* Begin The input *
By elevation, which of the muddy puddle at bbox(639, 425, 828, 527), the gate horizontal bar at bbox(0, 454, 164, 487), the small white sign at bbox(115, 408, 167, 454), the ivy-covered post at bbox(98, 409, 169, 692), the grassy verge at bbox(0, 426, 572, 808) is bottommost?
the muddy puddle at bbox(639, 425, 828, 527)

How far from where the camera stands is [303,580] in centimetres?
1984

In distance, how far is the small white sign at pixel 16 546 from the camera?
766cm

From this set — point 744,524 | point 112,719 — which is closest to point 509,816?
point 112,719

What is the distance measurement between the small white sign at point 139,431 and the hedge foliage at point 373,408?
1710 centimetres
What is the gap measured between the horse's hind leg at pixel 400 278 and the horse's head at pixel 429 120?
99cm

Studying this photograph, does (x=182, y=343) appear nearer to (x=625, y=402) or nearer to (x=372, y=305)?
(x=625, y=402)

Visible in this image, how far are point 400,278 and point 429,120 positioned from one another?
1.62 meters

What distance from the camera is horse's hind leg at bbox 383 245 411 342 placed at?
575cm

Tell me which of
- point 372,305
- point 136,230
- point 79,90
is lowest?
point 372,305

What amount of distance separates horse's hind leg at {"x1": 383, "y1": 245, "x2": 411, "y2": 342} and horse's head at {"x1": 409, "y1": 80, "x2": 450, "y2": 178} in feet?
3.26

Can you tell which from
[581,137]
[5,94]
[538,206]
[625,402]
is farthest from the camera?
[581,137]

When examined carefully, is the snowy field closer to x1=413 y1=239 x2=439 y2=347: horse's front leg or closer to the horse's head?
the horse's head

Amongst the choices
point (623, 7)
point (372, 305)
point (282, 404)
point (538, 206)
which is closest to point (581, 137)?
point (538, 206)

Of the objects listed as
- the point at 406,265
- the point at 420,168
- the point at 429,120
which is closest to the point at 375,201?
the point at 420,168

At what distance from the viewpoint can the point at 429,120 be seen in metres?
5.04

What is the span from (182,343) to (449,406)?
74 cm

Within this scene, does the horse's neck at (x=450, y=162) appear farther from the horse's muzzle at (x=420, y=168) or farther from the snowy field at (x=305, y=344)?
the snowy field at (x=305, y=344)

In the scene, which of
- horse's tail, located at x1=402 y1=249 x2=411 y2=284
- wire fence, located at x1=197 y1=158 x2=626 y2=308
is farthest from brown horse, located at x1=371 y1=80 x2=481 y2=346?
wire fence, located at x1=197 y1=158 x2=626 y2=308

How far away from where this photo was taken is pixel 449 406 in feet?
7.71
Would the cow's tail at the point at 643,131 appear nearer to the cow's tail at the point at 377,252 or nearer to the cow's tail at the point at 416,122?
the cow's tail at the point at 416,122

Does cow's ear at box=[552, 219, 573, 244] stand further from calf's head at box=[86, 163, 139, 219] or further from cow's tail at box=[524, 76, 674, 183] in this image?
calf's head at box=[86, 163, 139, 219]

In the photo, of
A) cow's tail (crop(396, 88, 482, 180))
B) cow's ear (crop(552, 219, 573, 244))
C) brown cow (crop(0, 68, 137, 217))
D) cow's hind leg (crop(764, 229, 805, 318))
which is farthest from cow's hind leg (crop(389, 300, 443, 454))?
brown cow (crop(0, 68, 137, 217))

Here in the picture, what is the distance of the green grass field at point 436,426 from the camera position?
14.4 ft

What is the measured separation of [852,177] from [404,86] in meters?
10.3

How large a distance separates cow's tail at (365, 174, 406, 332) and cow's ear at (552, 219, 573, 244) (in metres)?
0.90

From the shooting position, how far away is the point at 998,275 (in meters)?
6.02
* End The input *
◆ Your instructions: Above are the records; copy exactly the lines from the one with "Of the objects listed as" through the final line.

◆ Written response:
Of the objects listed as
- the point at 406,265
- the point at 420,168
- the point at 429,120
which is closest to the point at 375,201?
the point at 420,168

At what distance from the viewpoint can the point at 429,120 be seen in metres?
5.04

What is the span from (182,343) to (449,406)?
74 cm

Within this scene, does the horse's neck at (x=450, y=162) appear farther from the horse's muzzle at (x=420, y=168) or farther from the snowy field at (x=305, y=344)?
the snowy field at (x=305, y=344)

In the scene, which of
- horse's tail, located at x1=402 y1=249 x2=411 y2=284
- wire fence, located at x1=197 y1=158 x2=626 y2=308
is farthest from brown horse, located at x1=371 y1=80 x2=481 y2=346?
wire fence, located at x1=197 y1=158 x2=626 y2=308

How far away from where this photo was taken is pixel 449 406 in feet?
7.71
Would the cow's tail at the point at 643,131 appear nearer to the cow's tail at the point at 377,252 or nearer to the cow's tail at the point at 416,122?
the cow's tail at the point at 416,122

Does cow's ear at box=[552, 219, 573, 244] stand further from calf's head at box=[86, 163, 139, 219] or further from cow's tail at box=[524, 76, 674, 183] in this image?
calf's head at box=[86, 163, 139, 219]

In the photo, of
A) cow's tail (crop(396, 88, 482, 180))
B) cow's ear (crop(552, 219, 573, 244))
C) brown cow (crop(0, 68, 137, 217))
D) cow's hind leg (crop(764, 229, 805, 318))
which is farthest from cow's hind leg (crop(389, 300, 443, 454))?
brown cow (crop(0, 68, 137, 217))

Here in the picture, what is the distance of the green grass field at point 436,426 from the camera position?
14.4 ft

What is the measured separation of [852,177] from [404,86] in meters?
10.3

How large a distance separates cow's tail at (365, 174, 406, 332) and cow's ear at (552, 219, 573, 244) (in metres)?
0.90

From the shooting position, how far away is the point at 998,275 (in meters)?
6.02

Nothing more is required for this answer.